• _Text shown_:
+ + + + + + +

It’s fascinating stuff, and it makes one ponder how the people of the past were better attuned than we are to the wonders of the universe.  For Joseph Campbell, the genius of mythological studies, Shinto is essentially a religion of awe and the monumental rock of Koshikiiwa is a prime example.  It’s worth spending a few meditative moments in the shadow of the mighty megalith to get a sense of what that truly  means.  Who knows?  In the heart of the rock you too may find the voice of the kami.

A universal religion?

The sun rises on us all, regardless of race

My interest in Shinto started from neo-pagan sympathies, and after coming to live in Japan I was drawn to explore the the pagan and shamanistic connections of the religion.  As Herbert Kuhn and others have pointed out, the attraction of Shinto is that it reaches back, through Ainu practices, to the paleolithic beliefs with which early mankind first made sense of the universe.  In its cultivation of the numinous, there is a sense of direct communication with the wonder of life.

The problematic feature of Shinto is that along with its primal characteristic of being a nature-based religion is a tribalism based on blood and race.  It is for this reason it is often referred to a religion of Japaneseness.  It is for this reason too that it has been tied to right-wing nationalism, far from the environmentally friendly nature religion some fondly imagine it to be.  Non-Japanese adopting Shinto practice raises the problem of appropriation of other people’s cultures.

+ + + + + + +

• _Exercise 1_:
Render this sentence from the passage on Shinto in Spanish: "In its cultivation of the numinous, there is a sense of direct communication with the wonder of life."
• _Exercise 2_:
Carry the passage on Shinto forward, beginning right after its final sentence.

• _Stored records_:
+ + + + + + +

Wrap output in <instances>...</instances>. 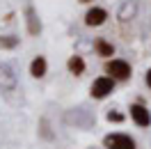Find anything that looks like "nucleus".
I'll use <instances>...</instances> for the list:
<instances>
[{"label":"nucleus","mask_w":151,"mask_h":149,"mask_svg":"<svg viewBox=\"0 0 151 149\" xmlns=\"http://www.w3.org/2000/svg\"><path fill=\"white\" fill-rule=\"evenodd\" d=\"M114 83L117 80L112 76H99V78H94V83L89 87V94L94 99H105V96H110L114 92Z\"/></svg>","instance_id":"f257e3e1"},{"label":"nucleus","mask_w":151,"mask_h":149,"mask_svg":"<svg viewBox=\"0 0 151 149\" xmlns=\"http://www.w3.org/2000/svg\"><path fill=\"white\" fill-rule=\"evenodd\" d=\"M105 74L112 76L114 80H128L133 76V69L126 60H108L105 62Z\"/></svg>","instance_id":"f03ea898"},{"label":"nucleus","mask_w":151,"mask_h":149,"mask_svg":"<svg viewBox=\"0 0 151 149\" xmlns=\"http://www.w3.org/2000/svg\"><path fill=\"white\" fill-rule=\"evenodd\" d=\"M105 149H135V140L126 133H108L103 138Z\"/></svg>","instance_id":"7ed1b4c3"},{"label":"nucleus","mask_w":151,"mask_h":149,"mask_svg":"<svg viewBox=\"0 0 151 149\" xmlns=\"http://www.w3.org/2000/svg\"><path fill=\"white\" fill-rule=\"evenodd\" d=\"M16 83H19L16 71H14L7 62H0V90L12 92V90H16Z\"/></svg>","instance_id":"20e7f679"},{"label":"nucleus","mask_w":151,"mask_h":149,"mask_svg":"<svg viewBox=\"0 0 151 149\" xmlns=\"http://www.w3.org/2000/svg\"><path fill=\"white\" fill-rule=\"evenodd\" d=\"M131 119L140 126V129H147L151 124V112L142 106V103H133L131 106Z\"/></svg>","instance_id":"39448f33"},{"label":"nucleus","mask_w":151,"mask_h":149,"mask_svg":"<svg viewBox=\"0 0 151 149\" xmlns=\"http://www.w3.org/2000/svg\"><path fill=\"white\" fill-rule=\"evenodd\" d=\"M105 21H108V12L103 7H92L85 14V25H89V28H99V25H103Z\"/></svg>","instance_id":"423d86ee"},{"label":"nucleus","mask_w":151,"mask_h":149,"mask_svg":"<svg viewBox=\"0 0 151 149\" xmlns=\"http://www.w3.org/2000/svg\"><path fill=\"white\" fill-rule=\"evenodd\" d=\"M25 23H28V35L37 37L39 32H41V19H39L35 7H25Z\"/></svg>","instance_id":"0eeeda50"},{"label":"nucleus","mask_w":151,"mask_h":149,"mask_svg":"<svg viewBox=\"0 0 151 149\" xmlns=\"http://www.w3.org/2000/svg\"><path fill=\"white\" fill-rule=\"evenodd\" d=\"M66 122H76L78 126H89V124H94V117H92L87 110L78 108V110H73V112L66 115Z\"/></svg>","instance_id":"6e6552de"},{"label":"nucleus","mask_w":151,"mask_h":149,"mask_svg":"<svg viewBox=\"0 0 151 149\" xmlns=\"http://www.w3.org/2000/svg\"><path fill=\"white\" fill-rule=\"evenodd\" d=\"M48 71V62H46V57H35L32 62H30V76L32 78H44Z\"/></svg>","instance_id":"1a4fd4ad"},{"label":"nucleus","mask_w":151,"mask_h":149,"mask_svg":"<svg viewBox=\"0 0 151 149\" xmlns=\"http://www.w3.org/2000/svg\"><path fill=\"white\" fill-rule=\"evenodd\" d=\"M66 69H69V74L80 76L83 71H85V60H83L80 55H71L69 60H66Z\"/></svg>","instance_id":"9d476101"},{"label":"nucleus","mask_w":151,"mask_h":149,"mask_svg":"<svg viewBox=\"0 0 151 149\" xmlns=\"http://www.w3.org/2000/svg\"><path fill=\"white\" fill-rule=\"evenodd\" d=\"M94 51L99 53V55H103V57L114 55V46L110 44V41H105V39H96L94 41Z\"/></svg>","instance_id":"9b49d317"},{"label":"nucleus","mask_w":151,"mask_h":149,"mask_svg":"<svg viewBox=\"0 0 151 149\" xmlns=\"http://www.w3.org/2000/svg\"><path fill=\"white\" fill-rule=\"evenodd\" d=\"M135 9H137V2H135V0H126L122 5V9H119V19L122 21L133 19V16H135Z\"/></svg>","instance_id":"f8f14e48"},{"label":"nucleus","mask_w":151,"mask_h":149,"mask_svg":"<svg viewBox=\"0 0 151 149\" xmlns=\"http://www.w3.org/2000/svg\"><path fill=\"white\" fill-rule=\"evenodd\" d=\"M14 46H19V37H14V35L0 37V48H14Z\"/></svg>","instance_id":"ddd939ff"},{"label":"nucleus","mask_w":151,"mask_h":149,"mask_svg":"<svg viewBox=\"0 0 151 149\" xmlns=\"http://www.w3.org/2000/svg\"><path fill=\"white\" fill-rule=\"evenodd\" d=\"M105 117H108V122H124V115H122V112H117V110H110Z\"/></svg>","instance_id":"4468645a"},{"label":"nucleus","mask_w":151,"mask_h":149,"mask_svg":"<svg viewBox=\"0 0 151 149\" xmlns=\"http://www.w3.org/2000/svg\"><path fill=\"white\" fill-rule=\"evenodd\" d=\"M144 80H147V85H149V87H151V69H149V71H147V76H144Z\"/></svg>","instance_id":"2eb2a0df"},{"label":"nucleus","mask_w":151,"mask_h":149,"mask_svg":"<svg viewBox=\"0 0 151 149\" xmlns=\"http://www.w3.org/2000/svg\"><path fill=\"white\" fill-rule=\"evenodd\" d=\"M80 2H92V0H80Z\"/></svg>","instance_id":"dca6fc26"}]
</instances>
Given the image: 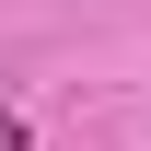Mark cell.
<instances>
[{
	"instance_id": "obj_1",
	"label": "cell",
	"mask_w": 151,
	"mask_h": 151,
	"mask_svg": "<svg viewBox=\"0 0 151 151\" xmlns=\"http://www.w3.org/2000/svg\"><path fill=\"white\" fill-rule=\"evenodd\" d=\"M0 151H23V116H0Z\"/></svg>"
}]
</instances>
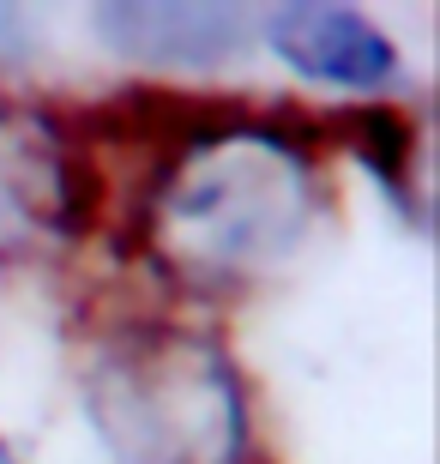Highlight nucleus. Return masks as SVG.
Instances as JSON below:
<instances>
[{"instance_id": "6", "label": "nucleus", "mask_w": 440, "mask_h": 464, "mask_svg": "<svg viewBox=\"0 0 440 464\" xmlns=\"http://www.w3.org/2000/svg\"><path fill=\"white\" fill-rule=\"evenodd\" d=\"M338 133H344V151L362 163V169L380 181L392 206L405 211L410 229H428V193H423V139L410 127V115L386 97H374V103H350L338 115Z\"/></svg>"}, {"instance_id": "8", "label": "nucleus", "mask_w": 440, "mask_h": 464, "mask_svg": "<svg viewBox=\"0 0 440 464\" xmlns=\"http://www.w3.org/2000/svg\"><path fill=\"white\" fill-rule=\"evenodd\" d=\"M0 464H18V452H13V447H6V440H0Z\"/></svg>"}, {"instance_id": "5", "label": "nucleus", "mask_w": 440, "mask_h": 464, "mask_svg": "<svg viewBox=\"0 0 440 464\" xmlns=\"http://www.w3.org/2000/svg\"><path fill=\"white\" fill-rule=\"evenodd\" d=\"M91 36L139 67L211 72L248 54L259 18L230 0H103L91 6Z\"/></svg>"}, {"instance_id": "1", "label": "nucleus", "mask_w": 440, "mask_h": 464, "mask_svg": "<svg viewBox=\"0 0 440 464\" xmlns=\"http://www.w3.org/2000/svg\"><path fill=\"white\" fill-rule=\"evenodd\" d=\"M314 211L320 175L302 139L278 121L205 109L152 169L145 254L193 290H248L308 241Z\"/></svg>"}, {"instance_id": "4", "label": "nucleus", "mask_w": 440, "mask_h": 464, "mask_svg": "<svg viewBox=\"0 0 440 464\" xmlns=\"http://www.w3.org/2000/svg\"><path fill=\"white\" fill-rule=\"evenodd\" d=\"M259 36L296 79L326 91H350L356 103H374V97L398 91V79H405V49L362 6L289 0V6H271L259 18Z\"/></svg>"}, {"instance_id": "3", "label": "nucleus", "mask_w": 440, "mask_h": 464, "mask_svg": "<svg viewBox=\"0 0 440 464\" xmlns=\"http://www.w3.org/2000/svg\"><path fill=\"white\" fill-rule=\"evenodd\" d=\"M91 224L97 175L67 121L31 103H0V266L67 254Z\"/></svg>"}, {"instance_id": "7", "label": "nucleus", "mask_w": 440, "mask_h": 464, "mask_svg": "<svg viewBox=\"0 0 440 464\" xmlns=\"http://www.w3.org/2000/svg\"><path fill=\"white\" fill-rule=\"evenodd\" d=\"M31 54V18L18 6H0V72H13Z\"/></svg>"}, {"instance_id": "2", "label": "nucleus", "mask_w": 440, "mask_h": 464, "mask_svg": "<svg viewBox=\"0 0 440 464\" xmlns=\"http://www.w3.org/2000/svg\"><path fill=\"white\" fill-rule=\"evenodd\" d=\"M79 411L109 464H254L236 356L200 326H121L85 362Z\"/></svg>"}]
</instances>
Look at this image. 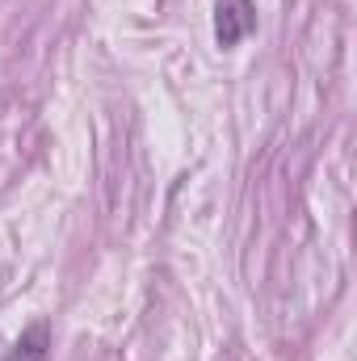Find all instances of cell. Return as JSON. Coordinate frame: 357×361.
<instances>
[{
	"label": "cell",
	"instance_id": "6da1fadb",
	"mask_svg": "<svg viewBox=\"0 0 357 361\" xmlns=\"http://www.w3.org/2000/svg\"><path fill=\"white\" fill-rule=\"evenodd\" d=\"M253 30H257L253 0H219L214 4V42L219 47H240Z\"/></svg>",
	"mask_w": 357,
	"mask_h": 361
},
{
	"label": "cell",
	"instance_id": "7a4b0ae2",
	"mask_svg": "<svg viewBox=\"0 0 357 361\" xmlns=\"http://www.w3.org/2000/svg\"><path fill=\"white\" fill-rule=\"evenodd\" d=\"M47 357H51V328L38 319V324H30V328L17 336V345L8 349L4 361H47Z\"/></svg>",
	"mask_w": 357,
	"mask_h": 361
}]
</instances>
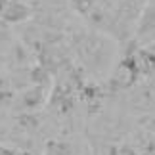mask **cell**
Masks as SVG:
<instances>
[{
    "label": "cell",
    "instance_id": "obj_1",
    "mask_svg": "<svg viewBox=\"0 0 155 155\" xmlns=\"http://www.w3.org/2000/svg\"><path fill=\"white\" fill-rule=\"evenodd\" d=\"M29 15H31L29 6L23 4V2H19V0H12V2L6 6V10L0 14V17H2L6 23H19V21H25Z\"/></svg>",
    "mask_w": 155,
    "mask_h": 155
},
{
    "label": "cell",
    "instance_id": "obj_5",
    "mask_svg": "<svg viewBox=\"0 0 155 155\" xmlns=\"http://www.w3.org/2000/svg\"><path fill=\"white\" fill-rule=\"evenodd\" d=\"M153 29H155V8L151 6V8L146 10V14H144V17H142V21H140V33L153 31Z\"/></svg>",
    "mask_w": 155,
    "mask_h": 155
},
{
    "label": "cell",
    "instance_id": "obj_4",
    "mask_svg": "<svg viewBox=\"0 0 155 155\" xmlns=\"http://www.w3.org/2000/svg\"><path fill=\"white\" fill-rule=\"evenodd\" d=\"M69 2H71V6H73L81 15H88L94 8H96L98 0H69Z\"/></svg>",
    "mask_w": 155,
    "mask_h": 155
},
{
    "label": "cell",
    "instance_id": "obj_6",
    "mask_svg": "<svg viewBox=\"0 0 155 155\" xmlns=\"http://www.w3.org/2000/svg\"><path fill=\"white\" fill-rule=\"evenodd\" d=\"M0 155H15V151L12 147H6V146L0 144Z\"/></svg>",
    "mask_w": 155,
    "mask_h": 155
},
{
    "label": "cell",
    "instance_id": "obj_2",
    "mask_svg": "<svg viewBox=\"0 0 155 155\" xmlns=\"http://www.w3.org/2000/svg\"><path fill=\"white\" fill-rule=\"evenodd\" d=\"M44 155H73V147L67 142L61 140H52L44 147Z\"/></svg>",
    "mask_w": 155,
    "mask_h": 155
},
{
    "label": "cell",
    "instance_id": "obj_7",
    "mask_svg": "<svg viewBox=\"0 0 155 155\" xmlns=\"http://www.w3.org/2000/svg\"><path fill=\"white\" fill-rule=\"evenodd\" d=\"M12 2V0H0V14H2V12L6 10V6H8Z\"/></svg>",
    "mask_w": 155,
    "mask_h": 155
},
{
    "label": "cell",
    "instance_id": "obj_3",
    "mask_svg": "<svg viewBox=\"0 0 155 155\" xmlns=\"http://www.w3.org/2000/svg\"><path fill=\"white\" fill-rule=\"evenodd\" d=\"M40 102H42V88L40 86H33L29 90H25V94H23V104L27 107L33 109V107L40 105Z\"/></svg>",
    "mask_w": 155,
    "mask_h": 155
}]
</instances>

+ + + + + + +

• _Response 1_:
En su cultivo de lo numinoso, hay una sensación de comunicación directa con la maravilla de la vida.

• _Response 2_:
Everyone can have their own opinion about this.  My own feeling however is to argue against those who talk of ‘cultural theft’ for the following reasons:

Whose religion is it? These guys probably have strong opinions on the matter.

* We live in a postmodern age when cultures mix and merge, whether one likes it or not.

* Nothing stays the same for ever, and traditions too change and develop over time.

* Shinto is itself made up of foreign parts and has never been a ‘purely Japanese’ affair.

Personally I see Shinto as being on the threshold of making the leap from being a tribal religion to one of more universal appeal.  And in so doing it is likely to undergo quite significant changes, just as Christianity did in moving from being a Jewish faith to a European-based religion.  I find this an exciting prospect.

Once a sufficient number of practitioners emerge, it’s not impossible that there will be a snowball effect with a rush of interest as there was for Zen in the 1950s and 1960s.

An Association of Shintoists based in the West would be an interesting development.  Forty years ago shamanism and neo-paganism were virtually unknown in Britain and America: now there is a huge number of followers, and together they are said to be the fastest growing religion.  Who knows, one day Shinto too may be written of in similar terms.

Sign of things to come?

Takachiho (the town)

In 2005 I made my first tip to Takachiho in Kyushu.  I very much enjoyed it.  The gorge was a striking
phenomenon and one could see why it would attract attention.  The town claims to be where the kami first descended to earth from heaven (tenson korin) in the form of Amaterasu’s grandson, Ninigi no mikoto.  I was lucky to be taken round the shrine of Ama no Iwato-jinja by a young priest who pointed out a cave on the opposite bank where the sun goddess Amaterasu supposedly hid.  He said it used to be more round (like a mirror?), but had crumbled in the intervening centuries.  I noticed that from the shrine the cave was in the line of where the rising sun would come up from behind the mountain.  Neat.  (For a touristic introduction to Takachiho, see http://www.jref.com/practical/takachiho.shtml).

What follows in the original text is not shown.